Mi viejo me miró muy serio y dijo:

—Por ambas cosas, claro. Yo tengo un hijo el día de Comodín. Y tú naces el día de Comodín. Todo está relacionado, ¿sabes?

No sé si le hizo mucha gracia que yo hubiera nacido el día de Comodín. Había algo en su voz que me hizo pensar que quizá empezara a tener miedo de que le hiciera la competencia en su papel de comodín.

Volvió rápidamente al calendario.

—¿Te lo acabas de inventar? —volvió a preguntar—. ¡Bueno! Cada semana tiene su carta, cada mes tiene su número de as a rey, y cada estación tiene uno de los cuatro palos. Lo puedes patentar, Hans Thomas. Que yo sepa, hasta la fecha no se ha inventado ningún calendario del bridge.

Se reía entre dientes mientras bebía el café. Dijo:

—Primero se usó el calendario juliano, y luego se pasó al gregoriano. Puede que haya llegado el momento de utilizar uno nuevo.

Al parecer, lo del calendario le había impresionado más que a mí. Siguió haciendo cálculos en la servilleta. Luego me miró con sus astutos ojos de comodín y dijo:

—Y eso no es todo…

Le miré y prosiguió:

—Si sumas todos los valores numéricos de un palo, suman 91. As es uno, rey trece, reina doce, etc. Pues sí, suman 91.

—¿91? —dije, sin entender a qué se refería.

Dejó el boli y la servilleta, y me miró fijamente.

—¿Cuántos son 91 por cuatro?

—Nueve por cuatro son treinta y seis… —dije—. ¡Jolín, tienes razón, son 364!

—¡Exactamente! La suma total de valores numéricos de una baraja es 364, además del comodín. Pero, luego, hay algunos años con dos días de Comodín. Quizá por ello hay dos comodines en la baraja, Hans Thomas. No puede ser una casualidad.

—¿Crees que la baraja está hecha así deliberadamente? —pregunté—. ¿Crees que es intencionado que haya tantos valores numéricos en la baraja como días en un año?

—No, tampoco es eso. Creo que esto es un ejemplo más de que la humanidad es incapaz de interpretar los signos visibles. Lo que ocurre es que, sencillamente, nadie se ha preocupado en sumar los valores de la baraja, aunque existan muchos millones de ellas.

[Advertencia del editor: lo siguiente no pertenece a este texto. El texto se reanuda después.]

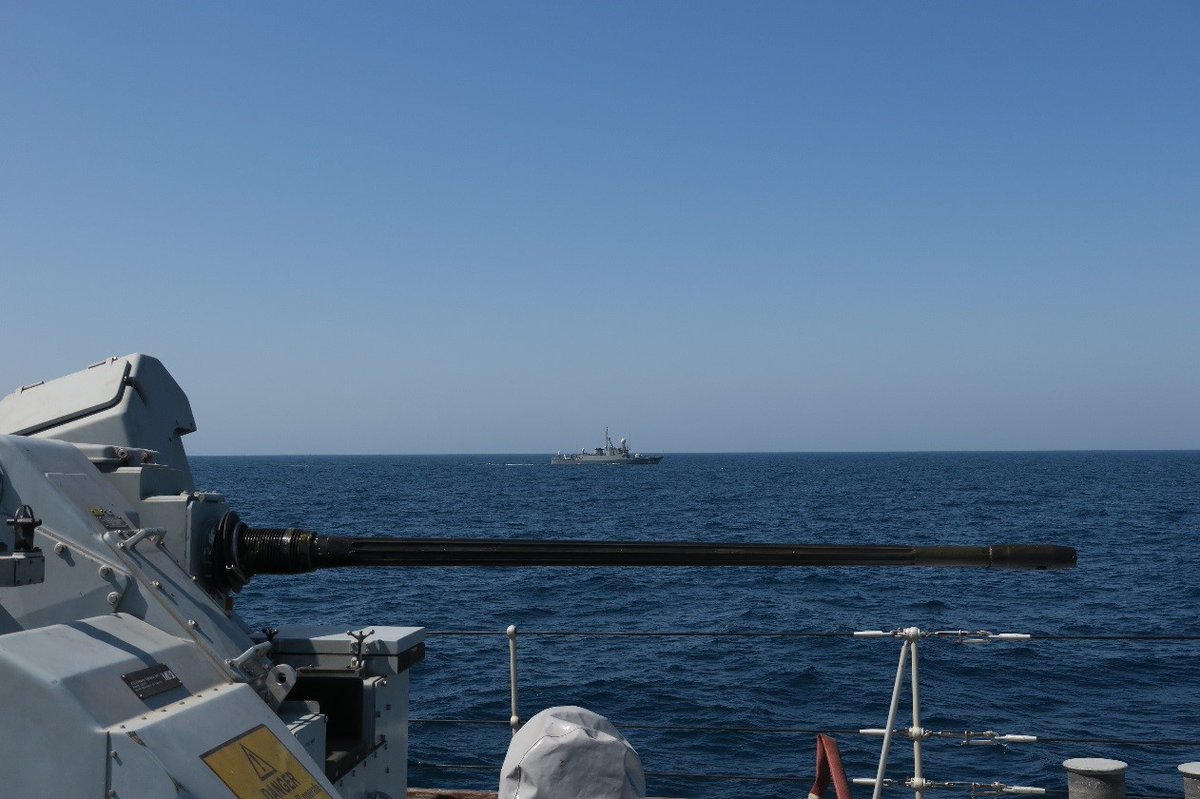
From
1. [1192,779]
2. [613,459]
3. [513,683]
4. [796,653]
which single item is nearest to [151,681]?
[513,683]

Volvió a quedarse callado. De repente, su rostro se ensombreció.

—Pero veo un grave problema —dijo—. No va a ser fácil pedir comodines a la gente, si éste va a jugar un papel en el calendario.

Soltó una carcajada. Por lo visto, no estaba tan serio como yo había pensado.

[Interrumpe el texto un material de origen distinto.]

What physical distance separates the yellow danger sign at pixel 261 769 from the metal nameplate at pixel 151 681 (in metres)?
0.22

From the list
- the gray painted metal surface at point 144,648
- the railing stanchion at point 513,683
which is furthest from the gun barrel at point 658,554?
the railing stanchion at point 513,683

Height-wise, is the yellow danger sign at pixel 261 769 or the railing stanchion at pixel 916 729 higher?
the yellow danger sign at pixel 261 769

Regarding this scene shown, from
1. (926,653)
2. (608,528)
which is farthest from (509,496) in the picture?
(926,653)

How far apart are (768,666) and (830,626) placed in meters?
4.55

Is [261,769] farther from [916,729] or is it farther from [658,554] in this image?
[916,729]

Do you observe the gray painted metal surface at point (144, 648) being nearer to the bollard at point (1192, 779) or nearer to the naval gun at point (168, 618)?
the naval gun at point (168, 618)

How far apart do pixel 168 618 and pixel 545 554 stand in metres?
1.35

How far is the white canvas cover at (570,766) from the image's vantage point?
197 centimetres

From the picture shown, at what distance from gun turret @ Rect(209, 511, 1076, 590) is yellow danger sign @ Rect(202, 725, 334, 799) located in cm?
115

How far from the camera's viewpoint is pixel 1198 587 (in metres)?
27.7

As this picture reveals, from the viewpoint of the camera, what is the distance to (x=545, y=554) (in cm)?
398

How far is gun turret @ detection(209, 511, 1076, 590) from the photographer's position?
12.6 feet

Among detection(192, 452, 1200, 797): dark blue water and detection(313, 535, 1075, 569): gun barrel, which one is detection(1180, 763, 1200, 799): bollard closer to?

En el coche, seguía riéndose entre dientes. Creo que todavía estaba pensando en el calendario.

Ya cerca de Atenas, vi de repente una gran señal de tráfico. Supongo que había visto la misma señal en otras ocasiones, pero ahora hizo que el corazón me diera un vuelco.

—¡Para! —grité—. ¡Para!

Mi viejo se asustó tanto que se echó a un lado de la carretera y frenó bruscamente.

—¿Qué pasa ahora? —preguntó, volviéndose a mirarme.

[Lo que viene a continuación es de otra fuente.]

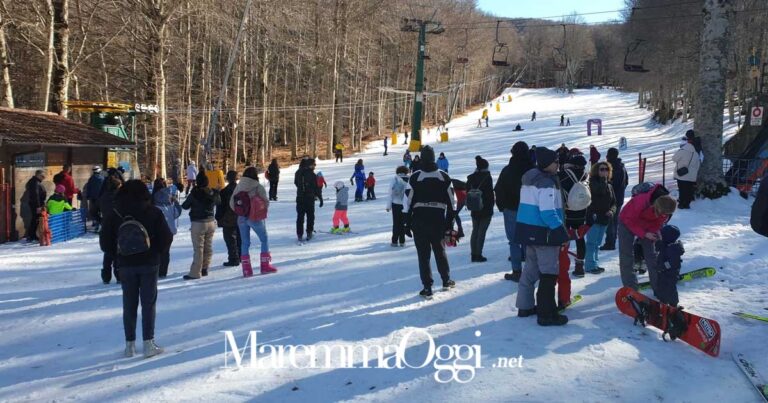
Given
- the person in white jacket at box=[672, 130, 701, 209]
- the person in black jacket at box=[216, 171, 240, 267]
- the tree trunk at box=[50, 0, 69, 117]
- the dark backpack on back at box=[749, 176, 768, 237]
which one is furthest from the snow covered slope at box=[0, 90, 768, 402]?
the tree trunk at box=[50, 0, 69, 117]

—¡Sal! —dije—. ¡Tenemos que salir del coche!

Mi viejo abrió la puerta del coche y salió apresuradamente.

—¿Te mareas? —preguntó.

Señalé el cartel, que se encontraba sólo a unos metros de nosotros.

—¿No ves ese cartel?

Mi viejo estaba tan aturdido que debería haber sido más condescendiente con él, pero yo sólo pensaba en lo que ponía en el cartel.

—¿Qué pasa con ese cartel? —dijo mi viejo, pensando, seguramente, que me había vuelto completamente loco.

—Léelo.

—ATINA —leyó mi viejo algo más tranquilo—. Es griego, y significa Atenas.

—¿Eso es todo lo que ves? ¿Quieres hacerme el favor de leerlo al revés?

—ANITA —leyó.

No dije nada más, simplemente le miré muy serio.

—Pues sí, es curioso —admitió. Hasta ahora no se había encendido un cigarrillo.

Se lo tomó con tanta tranquilidad que me dio rabia.

—¿Curioso? ¿Es todo lo que tienes que decir? ¿No comprendes que eso significa que ella está aquí? Quiere decir que vino aquí. Fue atraída hasta aquí por su propia imagen reflejada en el espejo. Ése fue su destino. Supongo que ya lo entiendes.

Por alguna razón, había logrado enfadar a mi viejo.

—Intenta tranquilizarte un poco, Hans Thomas.

Era evidente que no le gustó ni lo del destino, ni lo del reflejo.

Cuando volvimos al coche dijo:

—A veces te pasas de la raya con todo ese… ingenio.

No creo que se refiriera solamente al cartel, sino también a enanos y extraños calendarios. Me pareció muy injusto, pues no era él el más indicado para criticar a los demás por su «ingenio». Además, no fui yo el que había empezado a hablar de maldición de familia.

De camino a Atenas, cogí el libro del panecillo y leí el capítulo sobre los preparativos para la fiesta de Comodín en la isla mágica.